Параллельно с работой над «Аполлоном» и «Одой» я вёл сезон в Монте-Карло — сезон, начавшийся 4 апреля и продолжавшийся до 6 мая. 9 мая мы уехали в Париж, но не оставались там и 11 мая отправились в бельгийское турне. Сергей Павлович пробыл только три дня в Брюсселе, для того чтобы присутствовать на открытии Дворца изящных искусств (Palais des Beaux Arts), в котором мы давали грандиознейший спектакль, напомнивший мне Версаль 1923 года. В Париж должны были прийти пакеты с какими-то книгами, и Дягилев торопился вернуться в Париж.
Началось наше турне Антверпеном, Льежем и Брюсселем. В Брюсселе, в Театре de la Monnaie, произошел позорный, грандиозный провал. В программе спектакля (23 мая) были «Триумф Нептуна», «Весна священная» и «Волшебная лавка». Мы играли без генеральной репетиции, и играли позорно: «Триумф Нептуна» вместо сорока пяти минут продолжался час с четвертью.

◇ ◇ ◇

**Задание:**
Перепишите отрывок о бельгийском турне от «Началось наше турне» до «час с четвертью.», переименовав «de la Monnaie» в «Ла Монне».

**Фрагмент набора данных:**
◇ ◇ ◇

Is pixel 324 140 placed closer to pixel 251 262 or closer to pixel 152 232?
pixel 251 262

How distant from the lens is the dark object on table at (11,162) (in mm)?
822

◇ ◇ ◇

**Ответ на задание:**
Началось наше турне Антверпеном, Льежем и Брюсселем. В Брюсселе, в Театре Ла Монне, произошел позорный, грандиозный провал. В программе спектакля (23 мая) были «Триумф Нептуна», «Весна священная» и «Волшебная лавка». Мы играли без генеральной репетиции, и играли позорно: «Триумф Нептуна» вместо сорока пяти минут продолжался час с четвертью.